Um exemplo é o uso de sangue e outras partes do corpo do tatu ( D. novemcinctus ) por suas supostas propriedades medicinais, para amenizar os efeitos adversos da gravidez. Sua gordura é usada para curar inflamações e dores de ouvido ou varizes. Seu sangue é bebido para aliviar os sintomas da asma e de outras doenças respiratórias.

Em 2019, em Chocó, San José del Palmar, dois familiares foram diagnosticados com infecção por T. cruzi, logo após ambos supostamente consumirem sangue de tatu e, portanto, adquirirem a infecção pelo consumo do referido sangue. Como prática cultural tradicional, é importante considerar esta via de infecção para desenvolver intervenções específicas culturalmente sensíveis para prevenir casos adicionais.

  • Outras formas únicas de ingestão oral de T. cruzi

A ingestão acidental de insetos tem sido considerada uma possibilidade de transmissão oral que pode ocorrer quando um triatomíneo macera em alimentos ou bebidas durante o processamento.

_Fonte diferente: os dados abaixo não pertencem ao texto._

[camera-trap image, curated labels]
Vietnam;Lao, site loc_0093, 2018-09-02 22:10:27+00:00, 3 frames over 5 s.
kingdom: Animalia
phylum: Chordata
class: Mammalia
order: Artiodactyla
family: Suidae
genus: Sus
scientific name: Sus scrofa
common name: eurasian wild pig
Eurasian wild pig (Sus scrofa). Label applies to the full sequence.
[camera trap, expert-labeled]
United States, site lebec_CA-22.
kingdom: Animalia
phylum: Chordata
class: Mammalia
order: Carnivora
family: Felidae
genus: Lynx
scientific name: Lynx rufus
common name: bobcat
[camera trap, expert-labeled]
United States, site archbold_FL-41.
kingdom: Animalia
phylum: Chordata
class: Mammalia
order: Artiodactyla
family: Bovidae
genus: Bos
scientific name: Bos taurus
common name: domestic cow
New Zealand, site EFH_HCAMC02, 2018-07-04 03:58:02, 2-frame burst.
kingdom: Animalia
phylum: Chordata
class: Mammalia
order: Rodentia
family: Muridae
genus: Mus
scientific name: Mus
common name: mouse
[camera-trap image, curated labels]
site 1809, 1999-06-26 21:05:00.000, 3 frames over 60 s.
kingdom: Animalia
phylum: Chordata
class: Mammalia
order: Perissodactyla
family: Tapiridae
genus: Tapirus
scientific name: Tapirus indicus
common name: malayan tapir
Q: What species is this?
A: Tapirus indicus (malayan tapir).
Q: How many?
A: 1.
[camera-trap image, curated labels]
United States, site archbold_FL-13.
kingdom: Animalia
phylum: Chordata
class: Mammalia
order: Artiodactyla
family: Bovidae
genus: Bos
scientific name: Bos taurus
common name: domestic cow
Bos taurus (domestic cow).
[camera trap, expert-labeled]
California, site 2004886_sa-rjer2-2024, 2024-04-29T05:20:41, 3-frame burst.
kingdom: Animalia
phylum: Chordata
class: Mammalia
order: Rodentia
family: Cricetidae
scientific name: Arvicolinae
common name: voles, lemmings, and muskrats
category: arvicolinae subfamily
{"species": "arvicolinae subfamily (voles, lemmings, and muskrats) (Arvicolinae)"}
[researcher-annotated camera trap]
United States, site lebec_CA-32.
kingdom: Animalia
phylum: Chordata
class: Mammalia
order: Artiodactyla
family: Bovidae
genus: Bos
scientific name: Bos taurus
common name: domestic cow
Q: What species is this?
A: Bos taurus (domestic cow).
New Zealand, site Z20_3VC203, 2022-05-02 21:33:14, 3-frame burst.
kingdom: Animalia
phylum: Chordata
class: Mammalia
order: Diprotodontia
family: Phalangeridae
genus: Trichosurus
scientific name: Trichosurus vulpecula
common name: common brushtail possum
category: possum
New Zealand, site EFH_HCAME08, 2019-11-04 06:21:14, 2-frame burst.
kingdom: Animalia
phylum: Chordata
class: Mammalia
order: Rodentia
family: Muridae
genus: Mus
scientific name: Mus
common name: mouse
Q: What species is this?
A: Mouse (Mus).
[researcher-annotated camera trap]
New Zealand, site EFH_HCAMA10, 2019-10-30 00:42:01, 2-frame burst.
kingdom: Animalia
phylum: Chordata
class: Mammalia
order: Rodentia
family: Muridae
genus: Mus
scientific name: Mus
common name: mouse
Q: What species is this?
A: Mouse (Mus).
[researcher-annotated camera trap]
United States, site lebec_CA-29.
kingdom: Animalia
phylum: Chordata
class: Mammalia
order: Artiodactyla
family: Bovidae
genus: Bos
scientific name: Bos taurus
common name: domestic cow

A possibilidade de infecção depende da carga de parasitas triatomíneos, que pode variar entre as espécies, e da ingestão prévia de repasto sanguíneo infeccioso.

Ademais, considera-se que mães com infecção aguda que amamentam poderiam potencialmente transmitir o parasita por via oral, a partir do leite materno. Tripomastigotas foram encontrados no líquido em mulheres que estavam na fase aguda e crônica. No entanto, apenas um apresentou resultado positivo através de xenodiagnóstico, sugerindo que é improvável que a infecção seja transmitida por via oral. Alguns autores sugeriram que a transmissão através do leite materno é um mecanismo deficiente e que esse pode potencialmente ser contaminado de forma cruzada em mães com sangramento nos mamilos.

Embora pareça improvável, a transmissão bem-sucedida de T. cruzi em camundongos utilizando leite humano não pasteurizado foi observada em ambientes experimentais.

A contaminação da água tem sido mencionada como fonte de infecção por T. cruzi, onde refrigerantes e/ou água armazenados inadequadamente foram sugeridos como fonte de infecção.

Conclusão

Diversas vias de transmissão oral são reconhecidas por levarem à ingestão de T. cruzi. Em algumas regiões, é necessária mais sensibilização para ajudar a mitigar esta forma de infecção, especialmente em áreas onde as espécies de triatomíneos estão a invadir novos territórios onde as bebidas não pasteurizadas são culturalmente consumidas.

As autoridades de saúde, como a Organização Pan-Americana da Saúde, devem priorizar a vigilância da saúde pública nestas áreas devido à elevada taxa de doenças graves associadas a esta via de infecção.

A doença de Chagas oral geralmente se manifesta com sintomas sistêmicos agudos que levam à doença grave e possivelmente à morte.

Isto se deve em grande parte à possibilidade de ocorrência de cargas parasitárias significativas durante a ingestão, ao contrário de outras rotas conhecidas, como aquelas transmitidas por vetores. Mais pesquisas são necessárias para explicar a patogênese da doença oral e porque as manifestações clínicas são mais marcantes e levam a maior mortalidade.